**TEXTAUSZUG:**
--------------------
Aus den Briefen gehen auch Bobers Bedenken hervor, die Digitalisierung könne den Wert des Projekts verändern. Sie sorgte sich, dass das gesamte Vorhaben im Fall technischer Schwierigkeiten untergehen würde. In Anlehnung an ihre lange gehegte Befürchtung, die Karteikarten könnten zu steril seien, bestand sie darauf, dass der digitale Census ein offenes und kreatives Werkzeug sein solle. Es war ihr Wunsch, dass der digitale Census die Synthese neuer Ideen, neuen Denkens und “konstruktiver Arbeit” ermöglichen würde, anstatt eine bloße Datenbank zu sein. Aus diesem Grund schlug sie vor, sogenannte “possibles” und bislang nicht identifizierte Objekte aufzunehmen. Der Census war durch Zusammenarbeit gewachsen und Bober hegte die Hoffnung, dass Forscher*innen die Datenbank nicht nur benutzen, sondern auch erweitern würden. Sie malte sich die Möglichkeiten aus, die entstünden, wenn Archäolog*innen die Pascal-Programmiersprache z.B. im Rahmen kostenloser Universitätskurse lernen würden.
--------------------
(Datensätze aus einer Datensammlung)
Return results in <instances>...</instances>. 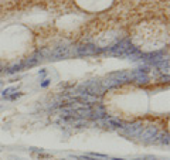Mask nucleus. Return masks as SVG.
I'll use <instances>...</instances> for the list:
<instances>
[{
	"instance_id": "obj_8",
	"label": "nucleus",
	"mask_w": 170,
	"mask_h": 160,
	"mask_svg": "<svg viewBox=\"0 0 170 160\" xmlns=\"http://www.w3.org/2000/svg\"><path fill=\"white\" fill-rule=\"evenodd\" d=\"M108 123H109L112 128H123V122H122V120H118V119H109Z\"/></svg>"
},
{
	"instance_id": "obj_14",
	"label": "nucleus",
	"mask_w": 170,
	"mask_h": 160,
	"mask_svg": "<svg viewBox=\"0 0 170 160\" xmlns=\"http://www.w3.org/2000/svg\"><path fill=\"white\" fill-rule=\"evenodd\" d=\"M112 160H123V159H112Z\"/></svg>"
},
{
	"instance_id": "obj_4",
	"label": "nucleus",
	"mask_w": 170,
	"mask_h": 160,
	"mask_svg": "<svg viewBox=\"0 0 170 160\" xmlns=\"http://www.w3.org/2000/svg\"><path fill=\"white\" fill-rule=\"evenodd\" d=\"M129 78L130 80H133V81H136L138 84H147V82H149L147 75H146L142 70H135L132 74L129 75Z\"/></svg>"
},
{
	"instance_id": "obj_3",
	"label": "nucleus",
	"mask_w": 170,
	"mask_h": 160,
	"mask_svg": "<svg viewBox=\"0 0 170 160\" xmlns=\"http://www.w3.org/2000/svg\"><path fill=\"white\" fill-rule=\"evenodd\" d=\"M102 48H96L95 45L92 44H87V45H81L78 47V50H77V54L78 55H94L96 53H102Z\"/></svg>"
},
{
	"instance_id": "obj_9",
	"label": "nucleus",
	"mask_w": 170,
	"mask_h": 160,
	"mask_svg": "<svg viewBox=\"0 0 170 160\" xmlns=\"http://www.w3.org/2000/svg\"><path fill=\"white\" fill-rule=\"evenodd\" d=\"M13 91H14V88H9V89H6L5 92H3V95H9V94H10V92H13Z\"/></svg>"
},
{
	"instance_id": "obj_15",
	"label": "nucleus",
	"mask_w": 170,
	"mask_h": 160,
	"mask_svg": "<svg viewBox=\"0 0 170 160\" xmlns=\"http://www.w3.org/2000/svg\"><path fill=\"white\" fill-rule=\"evenodd\" d=\"M0 71H2V67H0Z\"/></svg>"
},
{
	"instance_id": "obj_5",
	"label": "nucleus",
	"mask_w": 170,
	"mask_h": 160,
	"mask_svg": "<svg viewBox=\"0 0 170 160\" xmlns=\"http://www.w3.org/2000/svg\"><path fill=\"white\" fill-rule=\"evenodd\" d=\"M142 132V125L140 123H132V125L123 126V133L129 136H139Z\"/></svg>"
},
{
	"instance_id": "obj_1",
	"label": "nucleus",
	"mask_w": 170,
	"mask_h": 160,
	"mask_svg": "<svg viewBox=\"0 0 170 160\" xmlns=\"http://www.w3.org/2000/svg\"><path fill=\"white\" fill-rule=\"evenodd\" d=\"M129 47H130V41L128 40V38H125V40H122V41H119V43L114 44L109 48V50H106V51H108L111 55H116V57H125L126 51H128V48H129Z\"/></svg>"
},
{
	"instance_id": "obj_13",
	"label": "nucleus",
	"mask_w": 170,
	"mask_h": 160,
	"mask_svg": "<svg viewBox=\"0 0 170 160\" xmlns=\"http://www.w3.org/2000/svg\"><path fill=\"white\" fill-rule=\"evenodd\" d=\"M147 160H156L155 157H147Z\"/></svg>"
},
{
	"instance_id": "obj_2",
	"label": "nucleus",
	"mask_w": 170,
	"mask_h": 160,
	"mask_svg": "<svg viewBox=\"0 0 170 160\" xmlns=\"http://www.w3.org/2000/svg\"><path fill=\"white\" fill-rule=\"evenodd\" d=\"M140 139L143 140V142H153L156 139V136H157V129H156L155 126H149V128H146L143 132H140Z\"/></svg>"
},
{
	"instance_id": "obj_11",
	"label": "nucleus",
	"mask_w": 170,
	"mask_h": 160,
	"mask_svg": "<svg viewBox=\"0 0 170 160\" xmlns=\"http://www.w3.org/2000/svg\"><path fill=\"white\" fill-rule=\"evenodd\" d=\"M48 82H50V81H48V80H45L44 82H43V84H41V86H47V85H48Z\"/></svg>"
},
{
	"instance_id": "obj_7",
	"label": "nucleus",
	"mask_w": 170,
	"mask_h": 160,
	"mask_svg": "<svg viewBox=\"0 0 170 160\" xmlns=\"http://www.w3.org/2000/svg\"><path fill=\"white\" fill-rule=\"evenodd\" d=\"M23 68H24V67H23V62H19L17 65H13L11 68H9V70H7V72H9V74H14V72H19V71H21Z\"/></svg>"
},
{
	"instance_id": "obj_6",
	"label": "nucleus",
	"mask_w": 170,
	"mask_h": 160,
	"mask_svg": "<svg viewBox=\"0 0 170 160\" xmlns=\"http://www.w3.org/2000/svg\"><path fill=\"white\" fill-rule=\"evenodd\" d=\"M68 55H70L68 47H57L54 50V53H53V57H54L55 60H61V58H65Z\"/></svg>"
},
{
	"instance_id": "obj_10",
	"label": "nucleus",
	"mask_w": 170,
	"mask_h": 160,
	"mask_svg": "<svg viewBox=\"0 0 170 160\" xmlns=\"http://www.w3.org/2000/svg\"><path fill=\"white\" fill-rule=\"evenodd\" d=\"M21 94H14V95H11L10 96V99H16V98H17V96H20Z\"/></svg>"
},
{
	"instance_id": "obj_12",
	"label": "nucleus",
	"mask_w": 170,
	"mask_h": 160,
	"mask_svg": "<svg viewBox=\"0 0 170 160\" xmlns=\"http://www.w3.org/2000/svg\"><path fill=\"white\" fill-rule=\"evenodd\" d=\"M81 160H95V159H91V157H87V156H85V157H81Z\"/></svg>"
}]
</instances>
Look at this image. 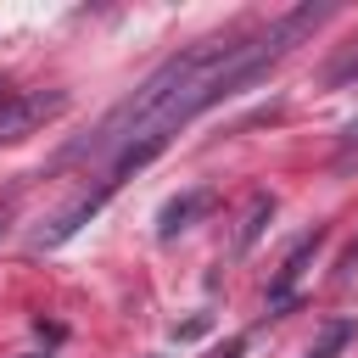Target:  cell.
I'll return each mask as SVG.
<instances>
[{
	"mask_svg": "<svg viewBox=\"0 0 358 358\" xmlns=\"http://www.w3.org/2000/svg\"><path fill=\"white\" fill-rule=\"evenodd\" d=\"M330 17H336V6H296V11L274 17V22L257 28V34L201 39V45H190V50L168 56V62H162L151 78H140L134 95H123L78 145L62 151V162H106V179H101L78 207H67L50 229H39V235H34V252L62 246L67 235H78V229L106 207V196H112L134 168H145L185 123H196L207 106H218V101L241 95L246 84H257L274 62H285V56H291L319 22H330Z\"/></svg>",
	"mask_w": 358,
	"mask_h": 358,
	"instance_id": "1",
	"label": "cell"
},
{
	"mask_svg": "<svg viewBox=\"0 0 358 358\" xmlns=\"http://www.w3.org/2000/svg\"><path fill=\"white\" fill-rule=\"evenodd\" d=\"M62 106H67L62 90H6V95H0V145L34 134V129L50 123Z\"/></svg>",
	"mask_w": 358,
	"mask_h": 358,
	"instance_id": "2",
	"label": "cell"
},
{
	"mask_svg": "<svg viewBox=\"0 0 358 358\" xmlns=\"http://www.w3.org/2000/svg\"><path fill=\"white\" fill-rule=\"evenodd\" d=\"M319 246H324V229H313V235H302V241H296V252H291V257L280 263V280L268 285V319L291 308V296H296V280H302V268L313 263V252H319Z\"/></svg>",
	"mask_w": 358,
	"mask_h": 358,
	"instance_id": "3",
	"label": "cell"
},
{
	"mask_svg": "<svg viewBox=\"0 0 358 358\" xmlns=\"http://www.w3.org/2000/svg\"><path fill=\"white\" fill-rule=\"evenodd\" d=\"M207 207H213V190H185V196H173V201L157 213V235H162V241H173V235H179V229H190Z\"/></svg>",
	"mask_w": 358,
	"mask_h": 358,
	"instance_id": "4",
	"label": "cell"
},
{
	"mask_svg": "<svg viewBox=\"0 0 358 358\" xmlns=\"http://www.w3.org/2000/svg\"><path fill=\"white\" fill-rule=\"evenodd\" d=\"M352 330H358L352 319H330V324L319 330V341L308 347V358H336V352H341V347L352 341Z\"/></svg>",
	"mask_w": 358,
	"mask_h": 358,
	"instance_id": "5",
	"label": "cell"
},
{
	"mask_svg": "<svg viewBox=\"0 0 358 358\" xmlns=\"http://www.w3.org/2000/svg\"><path fill=\"white\" fill-rule=\"evenodd\" d=\"M263 218H274V196H252V213H246V224H241V241H235V252H246V246L257 241Z\"/></svg>",
	"mask_w": 358,
	"mask_h": 358,
	"instance_id": "6",
	"label": "cell"
},
{
	"mask_svg": "<svg viewBox=\"0 0 358 358\" xmlns=\"http://www.w3.org/2000/svg\"><path fill=\"white\" fill-rule=\"evenodd\" d=\"M352 78H358V45H347V50L324 67V84H330V90H341V84H352Z\"/></svg>",
	"mask_w": 358,
	"mask_h": 358,
	"instance_id": "7",
	"label": "cell"
},
{
	"mask_svg": "<svg viewBox=\"0 0 358 358\" xmlns=\"http://www.w3.org/2000/svg\"><path fill=\"white\" fill-rule=\"evenodd\" d=\"M352 157H358V117H352V123L341 129V145H336V162H341V168H347Z\"/></svg>",
	"mask_w": 358,
	"mask_h": 358,
	"instance_id": "8",
	"label": "cell"
},
{
	"mask_svg": "<svg viewBox=\"0 0 358 358\" xmlns=\"http://www.w3.org/2000/svg\"><path fill=\"white\" fill-rule=\"evenodd\" d=\"M6 218H11V213H6V207H0V229H6Z\"/></svg>",
	"mask_w": 358,
	"mask_h": 358,
	"instance_id": "9",
	"label": "cell"
},
{
	"mask_svg": "<svg viewBox=\"0 0 358 358\" xmlns=\"http://www.w3.org/2000/svg\"><path fill=\"white\" fill-rule=\"evenodd\" d=\"M0 95H6V84H0Z\"/></svg>",
	"mask_w": 358,
	"mask_h": 358,
	"instance_id": "10",
	"label": "cell"
}]
</instances>
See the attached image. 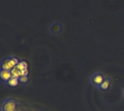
--------------------
**AUFGABEN:**
1. Warum schlug Bober laut dem Textauszug über den digitalen Census vor, „possibles“ und bislang nicht identifizierte Objekte aufzunehmen? Erkläre es in ein bis drei Sätzen.
2. Setze den Textauszug über Bober und den digitalen Census nach seinem letzten Satz fort.
Die Datensätze sind eigenständiges Material und gehören nicht zum Textauszug.

**ANTWORTEN:**
1. Bober wollte, dass der digitale Census keine bloße Datenbank ist. Er sollte die Synthese neuer Ideen, neuen Denkens und „konstruktiver Arbeit“ ermöglichen. Deshalb schlug sie vor, auch „possibles“ und bislang nicht identifizierte Objekte aufzunehmen.

2.
In der Entwicklung ihres Standpunkts bezüglich der neuen, technologischen Richtung des Census sprach sich Bober auch für Archäolog*innen aus, denn sie hatte Bedenken, dass deren Bedürfnisse von der Arbeit der Programmierer*innen und Kunsthistoriker*innen nicht bedacht werden würden.
Als das Datenmodell für den digitalen Census Gestalt annahm, war es ihr wichtig, den Census vor der “Verschmutzung” (“pollution”) durch die Aufnahme von Adaptionen, also Renaissance-Erfindungen all’antica anstatt direkter Antworten auf genuin antike Monumente, zu schützen.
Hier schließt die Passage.